### Stated problem
Copy exactly the lines from the one containing "What precise distance" through the last line of the records, both included, and nothing more.

(Image-linked spatial questions)
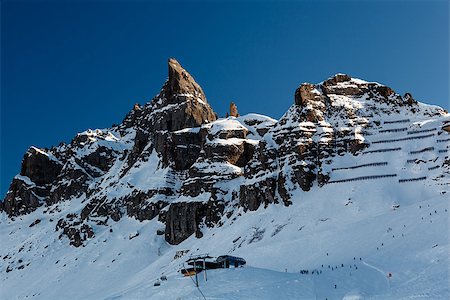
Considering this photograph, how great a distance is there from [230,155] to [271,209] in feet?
94.3

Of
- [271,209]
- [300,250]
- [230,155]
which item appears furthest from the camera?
[230,155]

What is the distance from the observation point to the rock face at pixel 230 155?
110m

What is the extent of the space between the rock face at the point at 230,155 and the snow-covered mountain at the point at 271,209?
358 millimetres

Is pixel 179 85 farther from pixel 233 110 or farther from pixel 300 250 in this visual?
pixel 300 250

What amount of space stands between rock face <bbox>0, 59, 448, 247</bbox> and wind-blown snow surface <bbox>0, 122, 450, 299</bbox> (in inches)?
146

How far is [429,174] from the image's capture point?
94375 millimetres

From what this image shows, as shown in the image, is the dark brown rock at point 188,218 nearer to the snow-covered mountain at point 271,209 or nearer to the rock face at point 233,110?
the snow-covered mountain at point 271,209

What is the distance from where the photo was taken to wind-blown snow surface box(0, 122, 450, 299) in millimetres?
38125

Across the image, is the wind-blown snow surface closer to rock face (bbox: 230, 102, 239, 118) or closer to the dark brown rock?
the dark brown rock

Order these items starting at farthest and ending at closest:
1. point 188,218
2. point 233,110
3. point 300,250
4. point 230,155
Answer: point 233,110
point 230,155
point 188,218
point 300,250

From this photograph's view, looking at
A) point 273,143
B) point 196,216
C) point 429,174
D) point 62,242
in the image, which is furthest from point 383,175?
point 62,242

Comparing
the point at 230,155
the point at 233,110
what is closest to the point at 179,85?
the point at 233,110

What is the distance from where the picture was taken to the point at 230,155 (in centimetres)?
12975

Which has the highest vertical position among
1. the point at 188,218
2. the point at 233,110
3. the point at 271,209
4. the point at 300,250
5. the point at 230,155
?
the point at 233,110
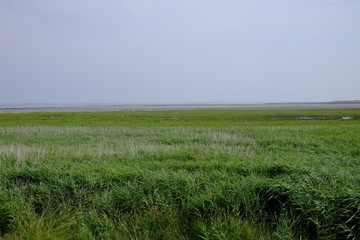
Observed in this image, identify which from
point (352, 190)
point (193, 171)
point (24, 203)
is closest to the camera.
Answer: point (352, 190)

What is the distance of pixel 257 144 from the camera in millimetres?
14641

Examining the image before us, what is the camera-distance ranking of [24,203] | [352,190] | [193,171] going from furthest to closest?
[193,171] → [24,203] → [352,190]

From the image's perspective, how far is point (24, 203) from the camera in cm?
716

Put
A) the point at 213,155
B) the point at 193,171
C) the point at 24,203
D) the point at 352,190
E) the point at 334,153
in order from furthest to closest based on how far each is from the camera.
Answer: the point at 334,153
the point at 213,155
the point at 193,171
the point at 24,203
the point at 352,190

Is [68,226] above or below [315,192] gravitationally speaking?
below

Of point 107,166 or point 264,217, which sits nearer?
point 264,217

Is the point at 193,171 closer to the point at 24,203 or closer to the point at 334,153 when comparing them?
the point at 24,203

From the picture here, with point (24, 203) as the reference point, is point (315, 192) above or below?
above

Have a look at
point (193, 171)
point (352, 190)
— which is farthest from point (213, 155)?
point (352, 190)

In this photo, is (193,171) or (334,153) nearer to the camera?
(193,171)

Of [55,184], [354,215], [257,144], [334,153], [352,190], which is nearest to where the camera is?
[354,215]

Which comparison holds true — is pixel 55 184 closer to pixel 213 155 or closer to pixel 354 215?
pixel 213 155

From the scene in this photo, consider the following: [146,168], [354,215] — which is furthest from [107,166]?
[354,215]

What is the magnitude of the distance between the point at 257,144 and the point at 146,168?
760 cm
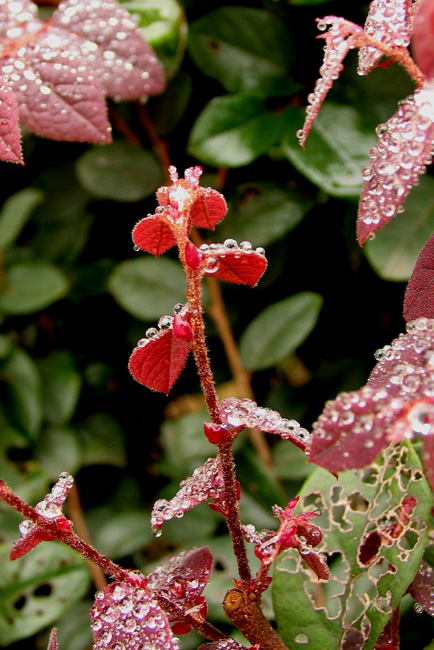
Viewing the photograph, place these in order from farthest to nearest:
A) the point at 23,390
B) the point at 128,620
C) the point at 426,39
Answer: the point at 23,390, the point at 128,620, the point at 426,39

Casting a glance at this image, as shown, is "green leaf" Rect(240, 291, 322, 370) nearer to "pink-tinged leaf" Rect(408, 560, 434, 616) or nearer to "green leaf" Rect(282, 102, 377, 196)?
"green leaf" Rect(282, 102, 377, 196)

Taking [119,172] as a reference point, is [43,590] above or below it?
below

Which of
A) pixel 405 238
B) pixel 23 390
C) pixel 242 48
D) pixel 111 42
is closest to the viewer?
pixel 111 42

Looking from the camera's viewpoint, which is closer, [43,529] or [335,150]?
[43,529]

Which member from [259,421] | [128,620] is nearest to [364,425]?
[259,421]

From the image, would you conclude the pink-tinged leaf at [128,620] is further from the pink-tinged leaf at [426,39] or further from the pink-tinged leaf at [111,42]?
the pink-tinged leaf at [111,42]

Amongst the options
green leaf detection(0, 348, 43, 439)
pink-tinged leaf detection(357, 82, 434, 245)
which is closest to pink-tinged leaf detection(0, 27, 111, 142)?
pink-tinged leaf detection(357, 82, 434, 245)

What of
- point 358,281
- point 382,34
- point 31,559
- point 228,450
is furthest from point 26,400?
point 382,34

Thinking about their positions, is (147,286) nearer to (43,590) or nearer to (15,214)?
(15,214)
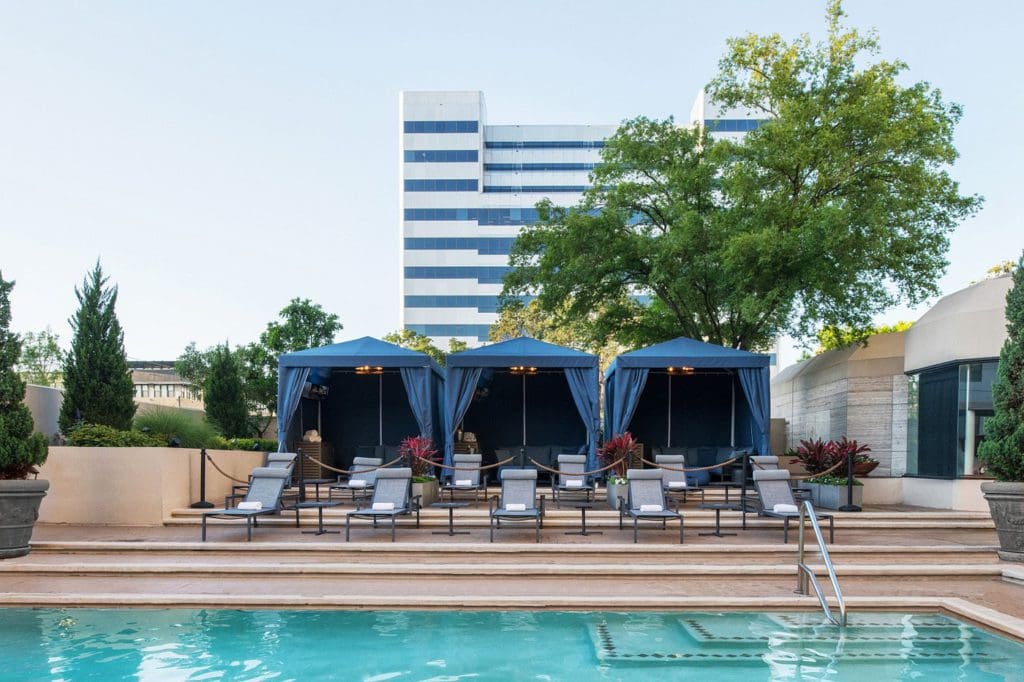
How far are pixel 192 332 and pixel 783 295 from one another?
27124 mm

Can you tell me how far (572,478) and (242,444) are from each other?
7.54 m

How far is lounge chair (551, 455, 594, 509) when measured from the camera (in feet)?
35.3

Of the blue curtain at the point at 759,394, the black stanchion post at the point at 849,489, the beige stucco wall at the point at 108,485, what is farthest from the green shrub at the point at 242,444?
the black stanchion post at the point at 849,489

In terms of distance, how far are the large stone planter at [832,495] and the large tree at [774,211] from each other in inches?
170

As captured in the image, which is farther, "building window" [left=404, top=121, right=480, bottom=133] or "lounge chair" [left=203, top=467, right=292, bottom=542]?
"building window" [left=404, top=121, right=480, bottom=133]

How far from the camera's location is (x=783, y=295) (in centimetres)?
1506

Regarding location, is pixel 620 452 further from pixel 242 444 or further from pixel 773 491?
pixel 242 444

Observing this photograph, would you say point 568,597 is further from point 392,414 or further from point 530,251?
point 530,251

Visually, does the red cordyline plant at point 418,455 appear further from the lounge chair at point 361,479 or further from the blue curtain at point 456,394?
the blue curtain at point 456,394

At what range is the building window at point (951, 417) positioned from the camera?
36.5ft

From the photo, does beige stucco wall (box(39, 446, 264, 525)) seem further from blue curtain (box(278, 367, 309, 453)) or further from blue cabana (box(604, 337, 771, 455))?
blue cabana (box(604, 337, 771, 455))

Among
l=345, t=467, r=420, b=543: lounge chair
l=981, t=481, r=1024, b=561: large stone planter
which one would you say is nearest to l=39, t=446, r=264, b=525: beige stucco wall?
l=345, t=467, r=420, b=543: lounge chair

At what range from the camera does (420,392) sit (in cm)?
1305

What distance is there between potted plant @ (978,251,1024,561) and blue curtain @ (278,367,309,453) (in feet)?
33.2
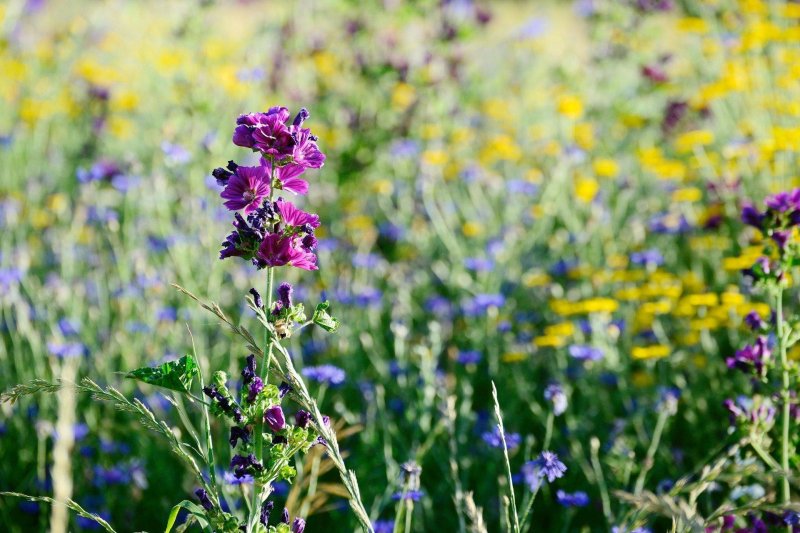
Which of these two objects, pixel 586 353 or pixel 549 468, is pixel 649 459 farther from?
pixel 586 353

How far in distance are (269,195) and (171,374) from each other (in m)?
0.30

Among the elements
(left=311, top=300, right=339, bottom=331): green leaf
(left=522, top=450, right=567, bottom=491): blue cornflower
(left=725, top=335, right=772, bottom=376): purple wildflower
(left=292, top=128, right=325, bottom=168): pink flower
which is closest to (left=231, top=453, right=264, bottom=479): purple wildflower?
(left=311, top=300, right=339, bottom=331): green leaf

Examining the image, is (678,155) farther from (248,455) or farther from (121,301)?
(248,455)

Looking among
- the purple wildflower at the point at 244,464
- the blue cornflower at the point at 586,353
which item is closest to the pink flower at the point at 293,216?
the purple wildflower at the point at 244,464

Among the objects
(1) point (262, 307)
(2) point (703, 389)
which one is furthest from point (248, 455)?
(2) point (703, 389)

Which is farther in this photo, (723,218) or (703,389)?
(723,218)

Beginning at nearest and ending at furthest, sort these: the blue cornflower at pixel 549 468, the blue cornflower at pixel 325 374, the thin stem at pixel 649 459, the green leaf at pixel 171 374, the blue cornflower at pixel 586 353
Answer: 1. the green leaf at pixel 171 374
2. the blue cornflower at pixel 549 468
3. the thin stem at pixel 649 459
4. the blue cornflower at pixel 325 374
5. the blue cornflower at pixel 586 353

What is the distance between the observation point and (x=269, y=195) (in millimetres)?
1212

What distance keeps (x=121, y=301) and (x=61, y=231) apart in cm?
88

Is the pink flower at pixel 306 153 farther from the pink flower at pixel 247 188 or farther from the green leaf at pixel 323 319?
the green leaf at pixel 323 319

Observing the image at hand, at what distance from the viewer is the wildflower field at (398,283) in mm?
1288

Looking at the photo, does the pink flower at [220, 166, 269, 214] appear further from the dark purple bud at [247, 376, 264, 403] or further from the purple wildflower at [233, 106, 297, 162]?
the dark purple bud at [247, 376, 264, 403]

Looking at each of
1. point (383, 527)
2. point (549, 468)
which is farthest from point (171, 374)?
point (383, 527)

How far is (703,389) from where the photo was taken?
2.76m
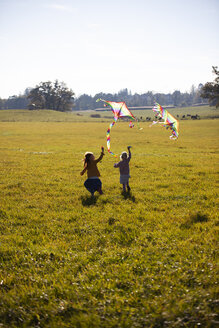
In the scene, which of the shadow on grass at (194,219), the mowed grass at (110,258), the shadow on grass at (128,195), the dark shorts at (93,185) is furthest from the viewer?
the dark shorts at (93,185)

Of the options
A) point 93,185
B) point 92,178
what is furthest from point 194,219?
point 92,178

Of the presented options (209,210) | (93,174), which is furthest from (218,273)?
(93,174)

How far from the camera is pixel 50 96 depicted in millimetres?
144000

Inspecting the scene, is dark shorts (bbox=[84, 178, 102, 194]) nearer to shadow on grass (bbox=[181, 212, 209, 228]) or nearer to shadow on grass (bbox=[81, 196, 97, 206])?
shadow on grass (bbox=[81, 196, 97, 206])

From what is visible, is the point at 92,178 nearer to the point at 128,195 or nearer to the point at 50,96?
the point at 128,195

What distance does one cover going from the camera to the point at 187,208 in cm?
753

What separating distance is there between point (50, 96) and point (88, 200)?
14577 cm

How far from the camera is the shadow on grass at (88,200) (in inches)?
325

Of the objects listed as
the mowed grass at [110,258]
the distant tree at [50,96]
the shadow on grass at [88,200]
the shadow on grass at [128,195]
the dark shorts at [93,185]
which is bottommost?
the mowed grass at [110,258]

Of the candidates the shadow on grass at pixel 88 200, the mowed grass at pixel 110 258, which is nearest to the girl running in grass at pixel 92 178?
the shadow on grass at pixel 88 200

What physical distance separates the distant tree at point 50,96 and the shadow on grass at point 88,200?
14137 centimetres

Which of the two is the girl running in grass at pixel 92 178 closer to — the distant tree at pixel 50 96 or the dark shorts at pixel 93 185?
the dark shorts at pixel 93 185

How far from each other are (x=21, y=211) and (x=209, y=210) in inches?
228

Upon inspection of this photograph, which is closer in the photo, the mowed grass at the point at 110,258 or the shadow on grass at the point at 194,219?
the mowed grass at the point at 110,258
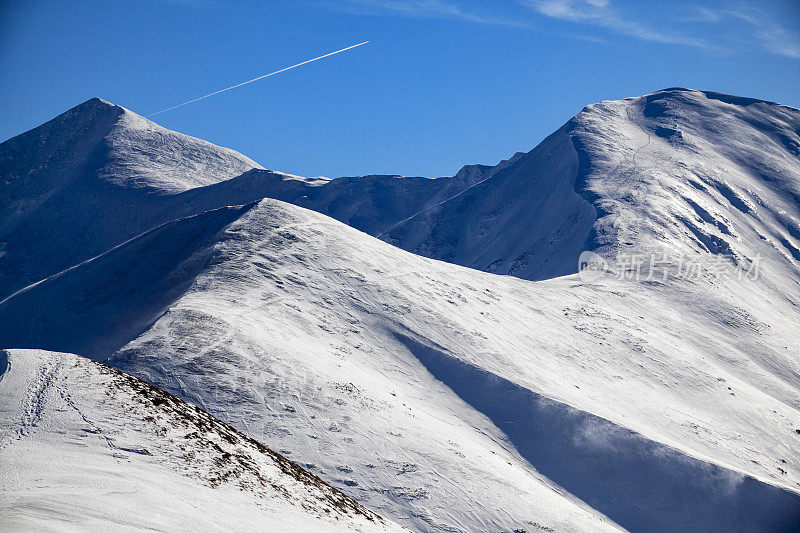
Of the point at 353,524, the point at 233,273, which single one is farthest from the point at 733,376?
the point at 353,524

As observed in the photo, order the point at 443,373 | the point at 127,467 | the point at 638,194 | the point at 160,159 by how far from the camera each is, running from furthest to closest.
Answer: the point at 160,159
the point at 638,194
the point at 443,373
the point at 127,467

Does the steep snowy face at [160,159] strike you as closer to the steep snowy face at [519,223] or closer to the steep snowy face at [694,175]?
the steep snowy face at [519,223]

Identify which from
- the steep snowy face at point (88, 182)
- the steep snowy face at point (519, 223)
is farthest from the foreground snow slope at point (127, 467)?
the steep snowy face at point (88, 182)

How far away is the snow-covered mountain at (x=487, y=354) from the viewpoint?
21062 mm

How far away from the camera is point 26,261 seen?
81438mm

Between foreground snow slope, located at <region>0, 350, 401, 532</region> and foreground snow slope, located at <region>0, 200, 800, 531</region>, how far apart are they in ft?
18.9

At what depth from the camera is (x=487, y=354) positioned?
97.7 feet

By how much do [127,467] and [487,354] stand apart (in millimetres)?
20112

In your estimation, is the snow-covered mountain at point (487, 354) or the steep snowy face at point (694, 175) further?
the steep snowy face at point (694, 175)

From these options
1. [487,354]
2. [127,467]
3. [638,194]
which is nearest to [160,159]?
[638,194]

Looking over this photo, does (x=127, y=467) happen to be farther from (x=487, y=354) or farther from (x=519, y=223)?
(x=519, y=223)

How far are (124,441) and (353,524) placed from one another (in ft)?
15.4

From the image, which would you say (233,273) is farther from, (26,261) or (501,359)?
(26,261)

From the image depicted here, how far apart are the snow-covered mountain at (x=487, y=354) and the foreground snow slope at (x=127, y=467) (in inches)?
56.2
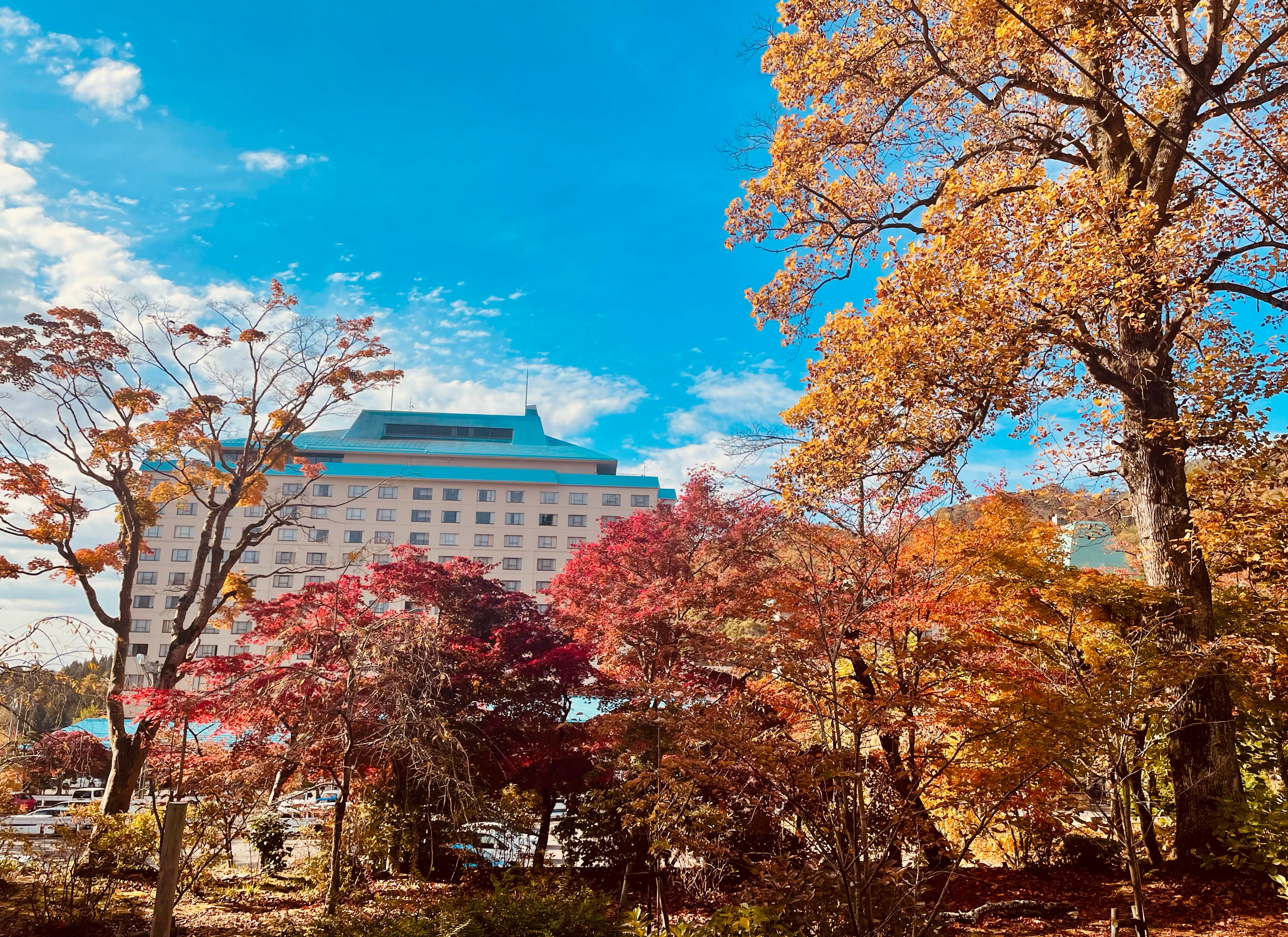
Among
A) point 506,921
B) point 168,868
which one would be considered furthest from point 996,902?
point 168,868

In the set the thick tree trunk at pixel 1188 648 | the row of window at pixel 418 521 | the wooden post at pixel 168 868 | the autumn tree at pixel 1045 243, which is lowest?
the wooden post at pixel 168 868

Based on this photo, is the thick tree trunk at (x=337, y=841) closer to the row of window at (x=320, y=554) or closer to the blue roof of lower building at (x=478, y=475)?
the row of window at (x=320, y=554)

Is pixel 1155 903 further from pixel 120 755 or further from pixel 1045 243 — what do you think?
pixel 120 755

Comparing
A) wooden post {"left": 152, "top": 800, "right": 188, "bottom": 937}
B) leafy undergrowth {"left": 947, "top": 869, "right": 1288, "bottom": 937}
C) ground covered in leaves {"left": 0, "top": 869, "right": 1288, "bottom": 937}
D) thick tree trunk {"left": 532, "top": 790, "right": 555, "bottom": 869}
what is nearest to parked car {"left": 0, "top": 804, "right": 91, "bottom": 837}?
ground covered in leaves {"left": 0, "top": 869, "right": 1288, "bottom": 937}

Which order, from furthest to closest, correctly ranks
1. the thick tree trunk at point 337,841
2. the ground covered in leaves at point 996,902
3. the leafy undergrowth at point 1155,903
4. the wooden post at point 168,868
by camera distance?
the thick tree trunk at point 337,841 → the ground covered in leaves at point 996,902 → the leafy undergrowth at point 1155,903 → the wooden post at point 168,868

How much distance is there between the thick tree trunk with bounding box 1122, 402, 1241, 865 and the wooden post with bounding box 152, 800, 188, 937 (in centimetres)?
906

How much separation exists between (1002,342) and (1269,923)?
20.0 feet

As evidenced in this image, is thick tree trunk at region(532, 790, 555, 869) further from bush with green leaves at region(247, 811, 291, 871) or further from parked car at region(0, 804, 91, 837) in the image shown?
parked car at region(0, 804, 91, 837)

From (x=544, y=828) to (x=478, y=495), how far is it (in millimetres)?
51600

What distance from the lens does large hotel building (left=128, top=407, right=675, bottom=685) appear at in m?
59.6

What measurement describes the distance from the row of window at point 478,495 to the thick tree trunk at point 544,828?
50979 millimetres

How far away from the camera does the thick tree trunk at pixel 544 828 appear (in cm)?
1205

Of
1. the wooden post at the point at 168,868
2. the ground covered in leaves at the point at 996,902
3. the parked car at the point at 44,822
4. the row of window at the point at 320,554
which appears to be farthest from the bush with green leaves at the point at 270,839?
the row of window at the point at 320,554

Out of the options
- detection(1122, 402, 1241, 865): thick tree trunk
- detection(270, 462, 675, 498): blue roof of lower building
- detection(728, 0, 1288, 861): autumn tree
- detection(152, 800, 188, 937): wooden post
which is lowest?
detection(152, 800, 188, 937): wooden post
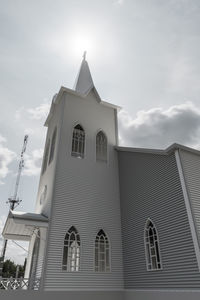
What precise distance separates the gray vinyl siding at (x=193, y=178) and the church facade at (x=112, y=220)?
0.05m

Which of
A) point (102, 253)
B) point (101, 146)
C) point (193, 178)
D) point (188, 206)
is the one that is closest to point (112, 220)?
point (102, 253)

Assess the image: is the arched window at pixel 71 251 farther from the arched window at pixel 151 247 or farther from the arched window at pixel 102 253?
the arched window at pixel 151 247

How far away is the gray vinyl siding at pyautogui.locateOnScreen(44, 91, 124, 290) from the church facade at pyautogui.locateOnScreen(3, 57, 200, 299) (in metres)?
0.04

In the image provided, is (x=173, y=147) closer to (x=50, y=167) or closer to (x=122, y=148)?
(x=122, y=148)

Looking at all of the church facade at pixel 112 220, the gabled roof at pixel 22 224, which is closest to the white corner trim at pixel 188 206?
the church facade at pixel 112 220

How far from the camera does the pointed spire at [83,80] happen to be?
1786 centimetres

### Response to this task
What precise distance separates the gray vinyl siding at (x=193, y=178) and the church facade at (x=112, y=220)?
0.05m

Which of
A) point (102, 253)
B) point (101, 146)
C) point (193, 178)
D) point (188, 206)
is the one that is closest to point (112, 220)?
point (102, 253)

Assess the image: is the arched window at pixel 71 251 farther from the arched window at pixel 151 247 or farther from the arched window at pixel 102 253?
the arched window at pixel 151 247

How far away is the gray vinyl siding at pyautogui.locateOnScreen(44, 91, 124, 290) from the church facade at pyautogui.locateOnScreen(3, 57, 200, 299) (in metres)?
0.04

In the image provided, is (x=173, y=147) closer to (x=50, y=167) or closer to (x=122, y=148)?
(x=122, y=148)

Looking at all of the church facade at pixel 112 220, the gabled roof at pixel 22 224, which is closest to the white corner trim at pixel 188 206?
the church facade at pixel 112 220

How far from the camera does the pointed spire at [83,80] happen to be?
1786 centimetres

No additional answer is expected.